Wednesday, October 20, 2010

Canada warned to take steps to secure economy

Kim Covert, Financial Post ·

OTTAWA — The Canadian economy may have raced ahead of others in terms of its recovery from the economic crisis, but it’s slowing down and the finish line is not yet in sight, according to separate reports released Tuesday.

The Canadian Chamber of Commerce and the Conference Board of Canada both noted in reports that the Canadian economy is weakening, at least in part due to poor economic performance in the United States and globally.

As well, the Bank of Canada on Tuesday announced it would hold interest rates at 1% and downgraded its estimates for economic growth.

“Canada’s recovery is further along than many other developed economies, especially when considering the rapid rebound in employment,” said the Conference Board’s Pedro Antunes, director of its National and Provincial Forecast, in the board’s autumn outlook.

“To continue on its path of recovery, Canada will need to rely on the U.S. economy to improve trade and a steady rise in private capital investment — components that are very dependent on the state of the U.S. and global economy.”

The chamber of commerce report, titled Fiscal Policy for a Stronger Tomorrow, outlines the steps it says the government has to take to secure the recovery and job growth which it says have outpaced many of Canada’s G8 partners.

The chamber outlines a three-part strategy for Ottawa that includes continuing with current stimulus plans but working quickly to erase the deficit and “addressing long-standing structural impediments to productivity” including removing internal trade and mobility barriers, as well as “burdensome”regulatory procedures, and minimizing tax and compliance costs.

“The window of opportunity to bring indebtedness down is rapidly closing as demographic changes — a rapidly aging population and slower growth in the labour force — will exert significant pressures on the public purse,” the report says.

Steps needed to secure the recovery include: signing a proposed free trade agreement with the European Union — the fifth round of negotiations for the deal began on Monday in Ottawa; working to conclude the World Trade Organization’s Doha round of trade talks; working with international partners to limit protectionism; looking for ways to limit the thickening of the Canada-U.S. border; and ensuring that businesses have continued access to affordable credit.

The report stresses the importance of eliminating the federal deficit and paying down as much debt as possible.
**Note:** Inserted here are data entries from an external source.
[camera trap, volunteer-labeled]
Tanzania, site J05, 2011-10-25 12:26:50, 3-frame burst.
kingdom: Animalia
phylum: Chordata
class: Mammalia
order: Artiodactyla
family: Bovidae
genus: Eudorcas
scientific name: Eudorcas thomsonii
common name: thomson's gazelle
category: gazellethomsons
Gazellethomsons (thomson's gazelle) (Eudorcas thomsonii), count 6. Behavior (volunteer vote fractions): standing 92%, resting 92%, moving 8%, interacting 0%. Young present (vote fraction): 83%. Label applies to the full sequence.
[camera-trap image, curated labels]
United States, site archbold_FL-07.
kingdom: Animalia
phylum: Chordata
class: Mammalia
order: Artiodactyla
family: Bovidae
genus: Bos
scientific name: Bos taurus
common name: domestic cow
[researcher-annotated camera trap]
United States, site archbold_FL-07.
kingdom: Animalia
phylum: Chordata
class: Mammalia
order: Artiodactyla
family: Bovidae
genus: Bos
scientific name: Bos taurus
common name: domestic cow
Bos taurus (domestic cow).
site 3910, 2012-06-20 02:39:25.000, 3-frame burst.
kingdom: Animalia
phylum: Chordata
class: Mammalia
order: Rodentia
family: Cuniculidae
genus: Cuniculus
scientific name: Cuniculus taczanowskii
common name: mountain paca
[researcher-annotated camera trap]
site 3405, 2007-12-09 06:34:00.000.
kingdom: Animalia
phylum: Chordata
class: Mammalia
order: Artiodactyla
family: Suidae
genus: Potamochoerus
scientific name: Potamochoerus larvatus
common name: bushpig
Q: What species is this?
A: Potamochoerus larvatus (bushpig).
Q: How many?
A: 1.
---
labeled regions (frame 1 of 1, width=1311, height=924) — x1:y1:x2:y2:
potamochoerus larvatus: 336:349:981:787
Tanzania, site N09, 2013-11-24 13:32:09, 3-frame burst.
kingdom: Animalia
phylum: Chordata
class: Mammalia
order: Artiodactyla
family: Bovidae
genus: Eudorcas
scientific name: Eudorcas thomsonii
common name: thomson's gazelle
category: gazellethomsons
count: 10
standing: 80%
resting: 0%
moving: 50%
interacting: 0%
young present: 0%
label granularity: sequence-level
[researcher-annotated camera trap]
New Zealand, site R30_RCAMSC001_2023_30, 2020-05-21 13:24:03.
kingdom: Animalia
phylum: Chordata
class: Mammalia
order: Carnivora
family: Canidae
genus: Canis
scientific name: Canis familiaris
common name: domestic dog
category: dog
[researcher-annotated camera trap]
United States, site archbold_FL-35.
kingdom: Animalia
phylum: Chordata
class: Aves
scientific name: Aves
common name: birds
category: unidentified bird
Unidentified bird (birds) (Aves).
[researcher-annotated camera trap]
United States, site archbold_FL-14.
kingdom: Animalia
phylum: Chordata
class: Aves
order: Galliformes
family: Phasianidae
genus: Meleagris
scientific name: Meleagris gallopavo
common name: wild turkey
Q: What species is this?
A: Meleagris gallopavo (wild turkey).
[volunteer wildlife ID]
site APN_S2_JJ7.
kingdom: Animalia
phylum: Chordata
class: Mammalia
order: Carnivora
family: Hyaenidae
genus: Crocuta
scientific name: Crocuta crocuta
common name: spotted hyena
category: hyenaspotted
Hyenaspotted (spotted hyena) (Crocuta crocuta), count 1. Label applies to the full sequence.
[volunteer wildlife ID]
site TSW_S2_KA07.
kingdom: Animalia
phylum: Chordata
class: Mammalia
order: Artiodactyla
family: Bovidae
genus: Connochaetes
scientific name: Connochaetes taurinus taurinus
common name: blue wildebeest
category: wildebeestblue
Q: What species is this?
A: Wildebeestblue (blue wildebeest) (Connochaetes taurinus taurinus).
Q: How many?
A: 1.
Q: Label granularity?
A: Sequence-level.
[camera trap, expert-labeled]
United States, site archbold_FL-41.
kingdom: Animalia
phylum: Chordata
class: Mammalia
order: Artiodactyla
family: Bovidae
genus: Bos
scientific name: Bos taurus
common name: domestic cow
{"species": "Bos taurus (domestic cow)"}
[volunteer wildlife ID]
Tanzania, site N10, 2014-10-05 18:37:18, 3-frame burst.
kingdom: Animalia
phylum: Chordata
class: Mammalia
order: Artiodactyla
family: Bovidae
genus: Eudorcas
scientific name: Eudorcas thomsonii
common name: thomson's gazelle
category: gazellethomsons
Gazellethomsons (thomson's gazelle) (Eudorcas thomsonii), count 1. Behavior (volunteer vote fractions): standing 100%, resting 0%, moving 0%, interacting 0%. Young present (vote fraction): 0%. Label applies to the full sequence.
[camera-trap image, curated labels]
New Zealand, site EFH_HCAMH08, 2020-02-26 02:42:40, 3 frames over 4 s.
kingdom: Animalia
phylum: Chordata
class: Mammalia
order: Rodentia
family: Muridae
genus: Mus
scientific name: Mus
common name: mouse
The report notes that by 2019, more than a quarter of the population will be over 65 and by 2029 that group will have grown to more than a third of the population, while the labour force will have shrunk, reducing government revenue while at the same time increasing health-care costs and the amount paid out in benefits to the elderly.

The chamber also recommends a heavier reliance on consumption taxes, such as the GST, and less on personal and corporate income taxes.

“Switching the tax mix towards consumption-based taxes would encourage both work and capital formation and, thus, stimulate productivity and economic growth,” the report says.